**Selected passage**:

*****

Matt Biancaniello is a veteran of the Los Angeles bar scene. Cocktail connossieurs visited him for bespoke concoctions at the Library Bar at the Roosevelt Hotel. Eater crowned him Best Bartender in LA in 2010, and in 2013, LA Weekly declared his drinks the best cocktails in the city. These days, he does occasional pop-up appearances, bringing emu egg cocktails to Cheetah's, a Los Feliz strip club, and he's currently working on the cocktail menu at Pot, a hot pot restaurant inside The Line Hotel in Koreatown by Roy Choi.
But his role directing the bar program at the new Plan Check location on Fairfax is something of a different challenge. Complicated drinks don't lend well to the notion of high volume bars or 4,000 square foot burger-focused restaurants like Plan Check. Biancaniello has tried to streamline the cocktails so they require less varied barware and fewer garnishes, but he still aims to make each drink as personal to each customer as possible. "I wanted to be able to bring the best of what I know to a broader audience at Plan Check."
That could mean going off-menu, should it suit the customer's fancy; it could also mean making food and cocktail pairing recommendations. I caught up with Biancaniello on one of his Thursday shifts to get the skinny on how the pairing process works at Plan Check.

*****

**Data extract**:
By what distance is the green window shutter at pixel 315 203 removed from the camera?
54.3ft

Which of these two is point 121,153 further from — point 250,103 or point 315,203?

*****

**Do this**:
According to the profile of Matt Biancaniello, which publication named him Best Bartender in LA in 2010?

**Solution for this exercise**:
Eater